Politica

Storace indagato: «C’è la regia di un politico»

«I pm mi dicano se posso fare ancora comizi senza essere ritenuto un latitante»

Anna Maria Greco

da Roma

Francesco Storace è l’indagato numero 7 dell’inchiesta «Laziogate». All’ex presidente della Regione la Procura di Roma contesterebbe, per il presunto spionaggio politico ai danni di Piero Marrazzo e Alessandra Mussolini, gli stessi reati degli altri: concorso in violazione della legge elettorale e nell’accesso abusivo ad un sistema informatico. Questo, secondo le indiscrezioni. Storace è furioso anche per come ha appreso la notizia. E lancia accuse pesanti, dicendo che sospetta una «manovra dei servizi» e che dietro ci sia un esponente politico: «Ho un pensiero fisso da qualche tempo - dice - anche se non ho elementi. Sono successe troppe cose strane e mi chiedo chi abbia architettato tutto questo. Di sicuro c'è un esponente politico dietro tutta questa vicenda». Storace precisa che si tratta solo di una sua idea personale: «Non so se lui sia il vero manovratore, non so neanche se andrò dal magistrato. Ho da fare una campagna elettorale, se vogliono i magistrati mi venissero a cercare».
Lei non ha avuto alcuna comunicazione ufficiale?
«Niente di niente. L’ho saputo dalle agenzie di stampa, come Niccolò Accame (il suo portavoce, ndr) e altri indagati. Nessuno mi ha chiamato, né mi ha interrogato o comunicato niente. Eppure, i magistrati avevano il dovere morale di sentire che avevo da dire, tanto più dopo il gesto che ho compiuto per non ostacolare le indagini, dimettendomi da ministro della Salute. Tutto ciò è intollerabile, sconcertante».
Non si aspettava questo sviluppo dell’inchiesta?
«Assolutamente no. Non ho fatto nulla di male. Ho voluto avere fiducia nella magistratura, ma dall’altra parte ci vuole correttezza. Almeno, nel farmi recapitare a casa un avviso di garanzia. Così, invece, si calpesta la dignità di una persona. Non mi colpisce solo il provvedimento, ma anche le modalità. Perché nella giustizia, la forma è sostanza».
Non se l’aspettava, perché il detective Pierpaolo Pasqua ha dichiarato di aver agito di sua iniziativa e non per incarico suo o del suo staff?
«Lo ha detto quando è stato interrogato in carcere il 10 marzo, ma non se n’è saputo nulla e il giorno dopo mi sono dimesso. Solo il 22 sono stati diffusi alla stampa i verbali che mi scagionavano sin da allora.
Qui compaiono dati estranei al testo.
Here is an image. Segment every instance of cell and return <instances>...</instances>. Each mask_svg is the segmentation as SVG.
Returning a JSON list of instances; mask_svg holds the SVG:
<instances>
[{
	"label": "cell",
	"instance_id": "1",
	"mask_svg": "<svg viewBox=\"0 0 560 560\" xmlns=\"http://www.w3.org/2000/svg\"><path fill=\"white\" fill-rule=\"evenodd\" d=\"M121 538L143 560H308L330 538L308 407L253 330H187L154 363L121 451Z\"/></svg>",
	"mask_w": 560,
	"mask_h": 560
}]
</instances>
Per 12 giorni non è trapelato niente, mentre su di me si abbattevano valanghe di merda. Ma quando è venuto fuori quel che aveva detto, ho immaginato che fosse un modo per far sapere a me e agli altri che nella faccenda non entravo affatto. Le indiscrezioni non le ho messe certo in giro io! Adesso, invece, la batosta. È stata una doccia scozzese. Come se avessero detto: ti facciamo respirare e poi arrivano le bastonate».
Ma quando hanno indagato Accame e altre persone vicino a lei non ha pensato che il cerchio si stringeva?
«Credevo, invece, che tutto si stesse chiarendo. Io conoscevo Pasqua, l’ho detto per primo, ma non sapevo proprio che faceva quelle cose. E potevo pensare di essere messo in mezzo solo per una manovra politica. In un anno nessuno ha sentito il bisogno di ascoltare me né i miei collaboratori e adesso, a 10 giorni dal voto, arriva la notizia».
Vuol dire che c’è una strana concomitanza con le prossime elezioni?
«Mi ci ha fatto pensare Bobo Craxi, parlando di “pessimo esempio di un uso politico della giustizia”. Ci sono troppe cose strane. Mi viene in mente una storia di spionaggio industriale. E sospetto una manovra dei servizi, ma penso anche che qualcuno ha architettato la vicenda. Certamente, dietro a tutto questo c’è un esponente politico».
Forse gli inquirenti romani e milanesi non hanno creduto a Pasqua.
«C’è gente che ce l’ha con me. Di questa storia parlerò al processo e sarò io a porre agli altri qualche domanda».
Sono i magistrati che ce l’hanno con lei?
«Più evidente di così non può essere».
Si aspetta di essere interrogato presto?
«Sarà il mio avvocato Bruno Giosuè Naso, adesso, ad occuparsi di tutto. Che mi facciano almeno sapere se posso continuare a fare comizi in giro per Roma, il Lazio e l'Italia o se li scambieranno per un tentativo di latitanza.

Io ho una campagna elettorale da fare, faccio comizi a piede libero».